Brown, 47, will line up once again hoping to add to the 12 titles he's already won.
He competed in his first triathlon in 1987 and tried his hand at the shorter distance in a hope to get to an Olympics, it never eventuated so instead he went for the 3.86km swim, the 180km bike and the 42.2km run.
Brown never looked back, he competed in his first Ironman in Auckland in 1997, falling in love with it straight away.
"Ever since I left school it's been my full-time job which is pretty cool."
However, age is catching up with Brown, injury forced him out of last year's race and he's had his issues over the summer.
"The body is breaking down, I broke down plenty of times last year with a few calf injuries, so just trying to manage them and look after them.
"As I get older and you think you're still in your twenties but keeping those injuries at bay is very very important now.
"I've just come off a seven week disruption with a calf injury but things are going well now, it's when I stop training I tend to tighten up and get injured so the idea is to keep the body moving and keep it flexible and so it's hard when you love it so much and you keep pushing yourself," he said.
Brown had a golden run in the Taupō event, he owned it for a while, winning 10 times in 11 years.
In total he's won 12 times, his first victory was in 2001, his last in 2016.
He's been European Ironman Champion while he's finished second twice and third twice at the World Championships in Hawaii.
Brown has no plans on giving up and says he'll be doing another northern hemisphere season this year and still has a couple of events on his bucket list including Ironman Canada which he intends to do for the first time later this year.
So why does he remain at the top of his game?
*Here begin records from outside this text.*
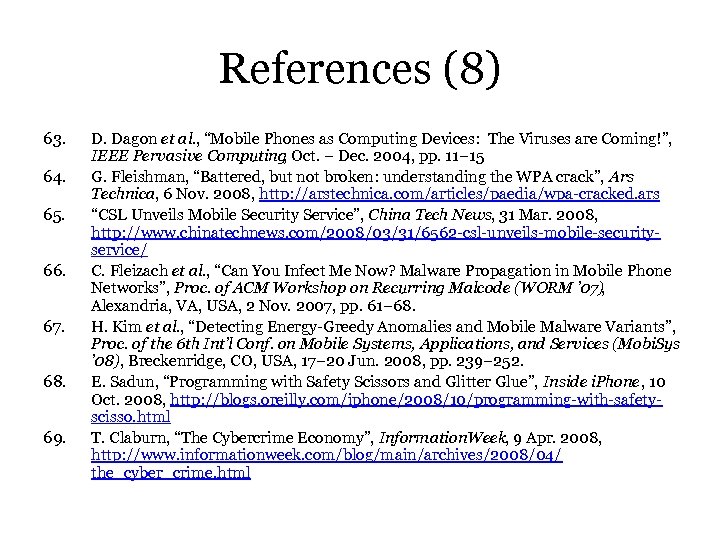 References (8)

63. D. Dagon et al., “Mobile Phones as Computing Devices: The Viruses are Coming!”, IEEE Pervasive Computing, Oct. – Dec. 2004, pp. 11–15

64. G. Fleishman, “Battered, but not broken: understanding the WPA crack”, Ars Technica, 6 Nov. 2008, http://arstechnica.com/articles/paedia/wpa-cracked.ars

65. “CSL Unveils Mobile Security Service”, China Tech News, 31 Mar. 2008, http://www.chinatechnews.com/2008/03/31/6562-csl-unveils-mobile-security-service/

66. C. Fleizach et al., “Can You Infect Me Now? Malware Propagation in Mobile Phone Networks”, Proc. of ACM Workshop on Recurring Malcode (WORM ’07), Alexandria, VA, USA, 2 Nov. 2007, pp. 61–68.

67. H. Kim et al., “Detecting Energy-Greedy Anomalies and Mobile Malware Variants”, Proc. of the 6th Int’l Conf. on Mobile Systems, Applications, and Services (MobiSys ’08), Breckenridge, CO, USA, 17–20 Jun. 2008, pp. 239–252.

68. E. Sadun, “Programming with Safety Scissors and Glitter Glue”, Inside iPhone, 10 Oct. 2008, http://blogs.oreilly.com/iphone/2008/10/programming-with-safety-scisso.html

69. T. Claburn, “The Cybercrime Economy”, InformationWeek, 9 Apr. 2008, http://www.informationweek.com/blog/main/archives/2008/04/the_cyber_crime.html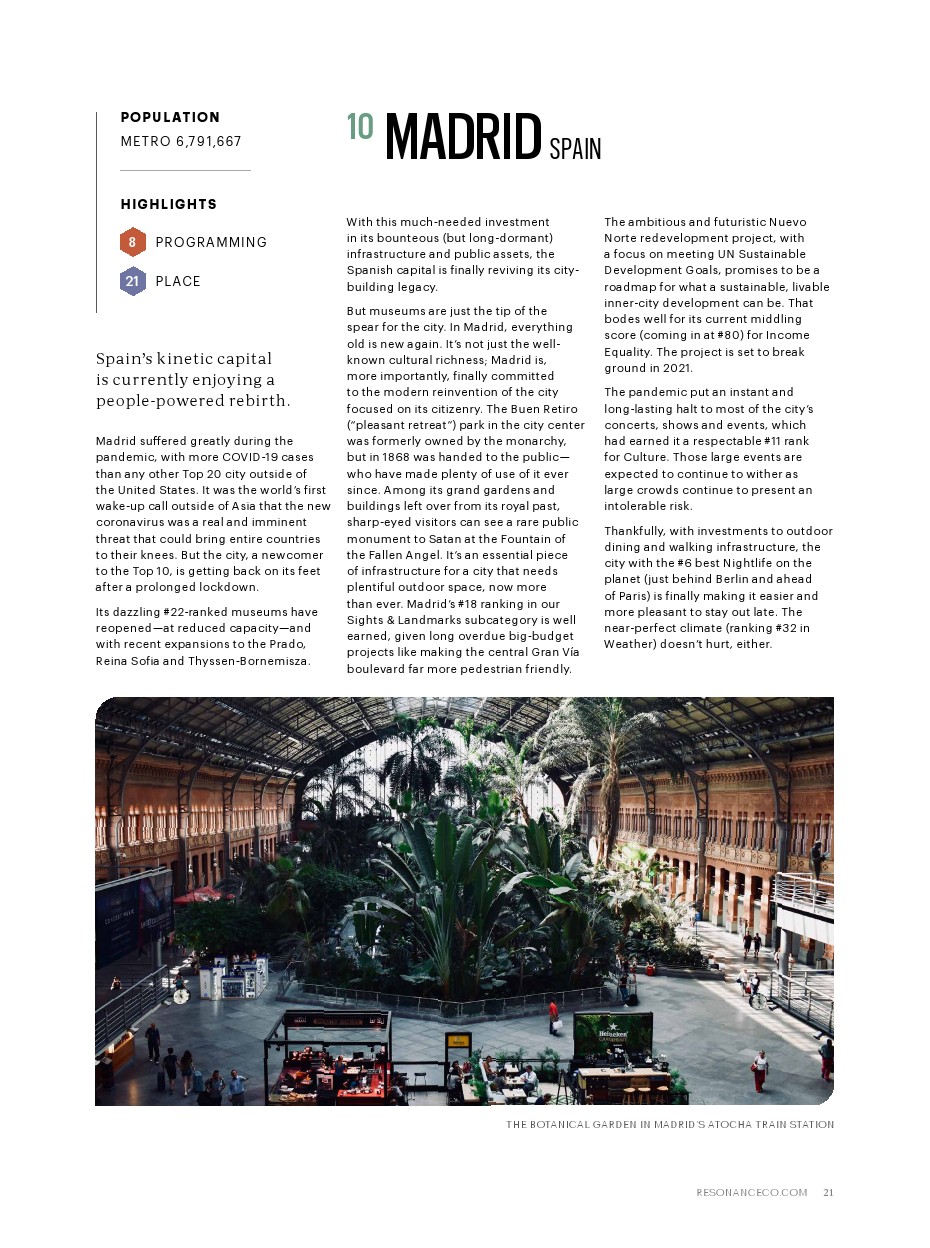 POPULATION
METRO 6,791,667

HIGHLIGHTS
8 PROGRAMMING
21 PLACE

10 MADRID SPAIN

Spain's kinetic capital is currently enjoying a people-powered rebirth.

Madrid suffered greatly during the pandemic, with more COVID-19 cases than any other Top 20 city outside of the United States. It was the world's first wake-up call outside of Asia that the new coronavirus was a real and imminent threat that could bring entire countries to their knees. But the city, a newcomer to the Top 10, is getting back on its feet after a prolonged lockdown.

Its dazzling #22-ranked museums have reopened—at reduced capacity—and with recent expansions to the Prado, Reina Sofia and Thyssen-Bornemisza.

With this much-needed investment in its bounteous (but long-dormant) infrastructure and public assets, the Spanish capital is finally reviving its city-building legacy.

But museums are just the tip of the spear for the city. In Madrid, everything old is new again. It's not just the well-known cultural richness; Madrid is, more importantly, finally committed to the modern reinvention of the city focused on its citizenry. The Buen Retiro ("pleasant retreat") park in the city center was formerly owned by the monarchy, but in 1868 was handed to the public—who have made plenty of use of it ever since. Among its grand gardens and buildings left over from its royal past, sharp-eyed visitors can see a rare public monument to Satan at the Fountain of the Fallen Angel. It's an essential piece of infrastructure for a city that needs plentiful outdoor space, now more than ever. Madrid's #18 ranking in our Sights & Landmarks subcategory is well earned, given long overdue big-budget projects like making the central Gran Vía boulevard far more pedestrian friendly.

The ambitious and futuristic Nuevo Norte redevelopment project, with a focus on meeting UN Sustainable Development Goals, promises to be a roadmap for what a sustainable, livable inner-city development can be. That bodes well for its current middling score (coming in at #80) for Income Equality. The project is set to break ground in 2021.

The pandemic put an instant and long-lasting halt to most of the city's concerts, shows and events, which had earned it a respectable #11 rank for Culture. Those large events are expected to continue to wither as large crowds continue to present an intolerable risk.

Thankfully, with investments to outdoor dining and walking infrastructure, the city with the #6 best Nightlife on the planet (just behind Berlin and ahead of Paris) is finally making it easier and more pleasant to stay out late. The near-perfect climate (ranking #32 in Weather) doesn't hurt, either.

Heineken

THE BOTANICAL GARDEN IN MADRID'S ATOCHA TRAIN STATION

RESONANCECO.COM 21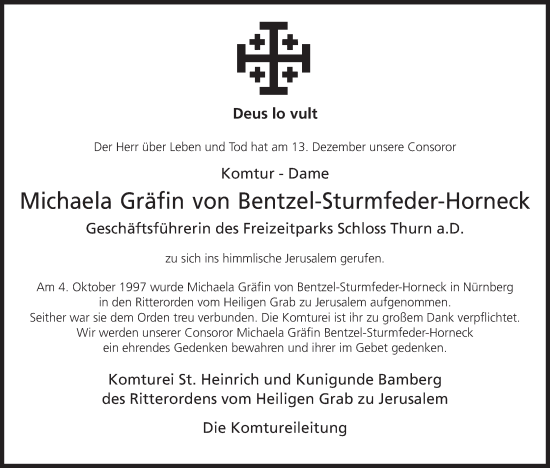 Deus lo vult

Der Herr über Leben und Tod hat am 13. Dezember unsere Consoror

Komtur - Dame

Michaela Gräfin von Bentzel-Sturmfeder-Horneck

Geschäftsführerin des Freizeitparks Schloss Thurn a.D.

zu sich ins himmlische Jerusalem gerufen.

Am 4. Oktober 1997 wurde Michaela Gräfin von Bentzel-Sturmfeder-Horneck in Nürnberg in den Ritterorden vom Heiligen Grab zu Jerusalem aufgenommen. Seither war sie dem Orden treu verbunden. Die Komturei ist ihr zu großem Dank verpflichtet. Wir werden unserer Consoror Michaela Gräfin Bentzel-Sturmfeder-Horneck ein ehrendes Gedenken bewahren und ihrer im Gebet gedenken.

Komturei St. Heinrich und Kunigunde Bamberg des Ritterordens vom Heiligen Grab zu Jerusalem

Die Komtureileitung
He feels the Ironman allows older athletes to be competitive.
"Definitely, I think as a sport we mature in our thirties, I'm probably the odd one out, I'm still going well in my late forties."
"I think it's just a passion for the sport, trying to push the body still and every year you keep raising the bar as other athletes are pushing the boundaries so you keep pushing it also."
After the disappointment of failing to finish last year, Brown is motivated to do well this weekend and that means winning.
"Definitely, probably a bit more luck on my side as I'm up against thirty year olds, so if they fall apart then hopefully I can come through, being nearly 48 makes it more and more difficult every year but I'm always up for a challenge."
Brown excels on the run and has often relied on the last leg to chase down his opponents and he feels that will be one of his strengths again this weekend.
"I've been a little hindered, I've only had five or six weeks build-up to this race because of the calf injury which took a lot longer to get over than I anticipated but the run has really come up the last few weeks and I'm really excited about that and hopefully I've done enough to make it as strong as I can."
He'll have plenty of competition once again with New Zealanders Mike Phillips, Braden Currie and Joe Skipper of Britain leading another stellar field, while American Jocelyn McCauley and Meredith Kessler do battle with New Zealander Teresa Adam in the women's race.
However, outside the pros there are another 1300 doing for pleasure, if you can call it that.
Many of them are doing it for the first time, attempting to tick off a bucket list item.
Brown loves being a part of a much bigger event.
"It's great, it's one of those sports where professionals and amateurs compete on the same course at the same time, we're out there for eight hours but some people are out there for 17 hours and you see them on the course and a lot of them inspire you to keep pushing as well."
"It's not just the three o'clock finishers, there's still massive crowds at one o'clock in the morning watching those people finish as well.
Almost 1400 will be taking part in Ironman this weekend with the youngest being 20 and the oldest 80.
There are also just over a thousand people taking part in the 70.3 half Ironman event.
But keep an eye out for Cameron Brown somewhere around Taupō on saturday, he's likely to be somewhere near the front.